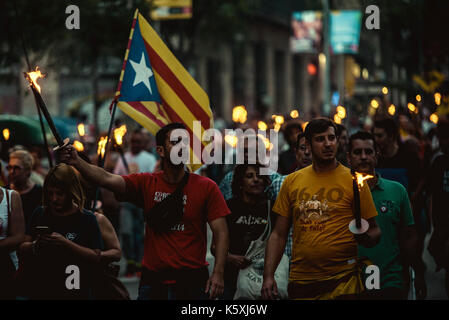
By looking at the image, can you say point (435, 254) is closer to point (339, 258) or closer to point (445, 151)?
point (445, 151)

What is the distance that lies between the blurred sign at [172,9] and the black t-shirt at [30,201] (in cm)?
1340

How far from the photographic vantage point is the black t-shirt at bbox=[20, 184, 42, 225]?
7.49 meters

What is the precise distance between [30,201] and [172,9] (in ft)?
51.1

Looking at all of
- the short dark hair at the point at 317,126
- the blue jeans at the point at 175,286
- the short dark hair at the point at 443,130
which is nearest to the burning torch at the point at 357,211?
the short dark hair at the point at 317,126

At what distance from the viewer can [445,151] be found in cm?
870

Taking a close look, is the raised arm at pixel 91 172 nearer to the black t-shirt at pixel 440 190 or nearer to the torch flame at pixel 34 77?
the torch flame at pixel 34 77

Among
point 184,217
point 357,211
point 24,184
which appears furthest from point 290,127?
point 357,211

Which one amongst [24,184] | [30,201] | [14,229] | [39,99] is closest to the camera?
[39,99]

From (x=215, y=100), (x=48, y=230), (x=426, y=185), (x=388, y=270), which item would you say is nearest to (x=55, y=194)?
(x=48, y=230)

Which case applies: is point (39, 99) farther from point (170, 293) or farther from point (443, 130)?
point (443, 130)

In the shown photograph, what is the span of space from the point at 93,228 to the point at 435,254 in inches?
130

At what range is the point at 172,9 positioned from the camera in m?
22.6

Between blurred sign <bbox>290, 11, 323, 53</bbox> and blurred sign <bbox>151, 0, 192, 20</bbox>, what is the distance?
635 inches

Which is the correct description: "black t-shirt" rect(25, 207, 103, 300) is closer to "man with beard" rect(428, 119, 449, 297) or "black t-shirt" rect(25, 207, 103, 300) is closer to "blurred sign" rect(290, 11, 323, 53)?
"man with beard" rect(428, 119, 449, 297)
---
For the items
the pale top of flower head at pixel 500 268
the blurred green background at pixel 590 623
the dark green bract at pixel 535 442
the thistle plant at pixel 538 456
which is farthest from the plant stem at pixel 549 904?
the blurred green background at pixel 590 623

▶ **EXERCISE DETAILS**:
From the records above, extract each line in which the string "dark" appears.

▶ **RESPONSE**:
- the short dark hair at the point at 317,126
- the short dark hair at the point at 443,130
the short dark hair at the point at 317,126
the dark green bract at pixel 535 442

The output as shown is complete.